EXERCISE PROMPT:
Copy out each of the rows below word for word, leaving out the pictures.

— begin GIVEN DATA —

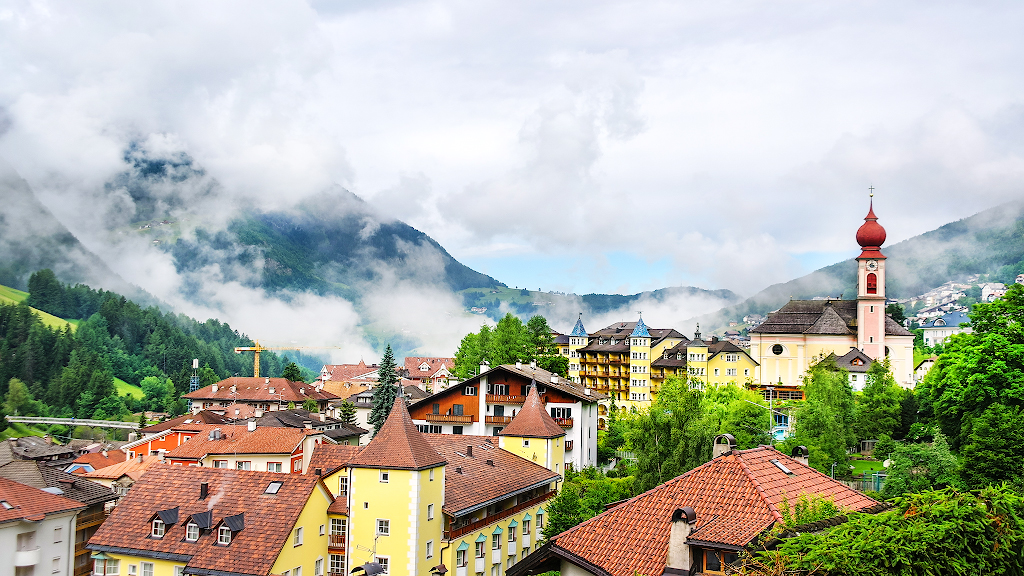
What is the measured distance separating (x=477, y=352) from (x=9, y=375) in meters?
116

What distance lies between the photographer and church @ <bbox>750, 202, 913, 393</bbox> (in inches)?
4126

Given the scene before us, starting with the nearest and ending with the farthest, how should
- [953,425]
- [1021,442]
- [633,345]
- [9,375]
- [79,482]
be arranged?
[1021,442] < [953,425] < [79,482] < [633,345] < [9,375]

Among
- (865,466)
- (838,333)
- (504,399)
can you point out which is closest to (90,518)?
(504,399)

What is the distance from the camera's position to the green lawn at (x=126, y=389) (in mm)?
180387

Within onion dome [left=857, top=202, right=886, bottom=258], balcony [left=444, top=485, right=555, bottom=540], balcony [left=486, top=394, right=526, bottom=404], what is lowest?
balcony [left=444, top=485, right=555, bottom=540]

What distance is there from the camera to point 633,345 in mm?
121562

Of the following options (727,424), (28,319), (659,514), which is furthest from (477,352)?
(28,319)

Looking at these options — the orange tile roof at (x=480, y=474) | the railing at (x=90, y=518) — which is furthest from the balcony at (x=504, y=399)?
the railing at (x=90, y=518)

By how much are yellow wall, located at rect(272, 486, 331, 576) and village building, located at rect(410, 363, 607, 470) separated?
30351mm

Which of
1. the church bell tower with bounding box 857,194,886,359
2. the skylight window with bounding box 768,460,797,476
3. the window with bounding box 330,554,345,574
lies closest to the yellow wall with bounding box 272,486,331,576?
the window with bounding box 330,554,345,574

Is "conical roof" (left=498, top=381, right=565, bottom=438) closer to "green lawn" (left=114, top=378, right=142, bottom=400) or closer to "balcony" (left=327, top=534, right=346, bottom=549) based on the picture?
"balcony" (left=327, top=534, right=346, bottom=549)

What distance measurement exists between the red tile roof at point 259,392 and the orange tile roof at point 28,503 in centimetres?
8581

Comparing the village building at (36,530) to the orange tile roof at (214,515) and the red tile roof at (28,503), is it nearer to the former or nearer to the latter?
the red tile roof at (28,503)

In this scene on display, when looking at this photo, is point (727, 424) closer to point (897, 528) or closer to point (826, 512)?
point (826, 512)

— end GIVEN DATA —

THE SOLUTION:
What is the measured distance separating (x=477, y=352) from (x=9, y=375) in meters?
116

What distance lies between the photographer and church @ <bbox>750, 202, 913, 393</bbox> (in inches)?
4126

Given the scene before us, starting with the nearest and ending with the farthest, how should
- [953,425]
- [1021,442]
- [633,345]
- [9,375]
- [79,482]
be arranged?
[1021,442] < [953,425] < [79,482] < [633,345] < [9,375]

Among
- (865,466)
- (838,333)
- (504,399)
can you point out which is closest to (90,518)?
(504,399)

What is the distance from the camera's position to the green lawn at (x=126, y=389) (in mm)?
180387

Within onion dome [left=857, top=202, right=886, bottom=258], balcony [left=444, top=485, right=555, bottom=540], balcony [left=486, top=394, right=526, bottom=404], what is lowest?
balcony [left=444, top=485, right=555, bottom=540]

What distance is there from the camera to point 633,345 in mm?
121562

Of the following options (727,424), (28,319), (659,514), which is furthest from (477,352)?
(28,319)

Looking at these options — the orange tile roof at (x=480, y=474) | the railing at (x=90, y=518) — which is furthest from the balcony at (x=504, y=399)?
the railing at (x=90, y=518)

By how much are yellow wall, located at rect(272, 486, 331, 576) and village building, located at rect(410, 363, 607, 470) separated?
30351mm

Which of
1. the church bell tower with bounding box 857,194,886,359
2. the skylight window with bounding box 768,460,797,476
3. the window with bounding box 330,554,345,574
lies closest to the yellow wall with bounding box 272,486,331,576?
the window with bounding box 330,554,345,574

Is "conical roof" (left=498, top=381, right=565, bottom=438) closer to "green lawn" (left=114, top=378, right=142, bottom=400) or closer to "balcony" (left=327, top=534, right=346, bottom=549) based on the picture?
"balcony" (left=327, top=534, right=346, bottom=549)

What distance measurement exists between the red tile roof at point 259,392 and the orange tile roof at point 28,503 in centimetres?
8581

Comparing the village building at (36,530) to the orange tile roof at (214,515) and the red tile roof at (28,503), is it nearer to the former or nearer to the latter?
the red tile roof at (28,503)

In this scene on display, when looking at this photo, is point (727, 424) closer to point (897, 528) or closer to point (826, 512)?
point (826, 512)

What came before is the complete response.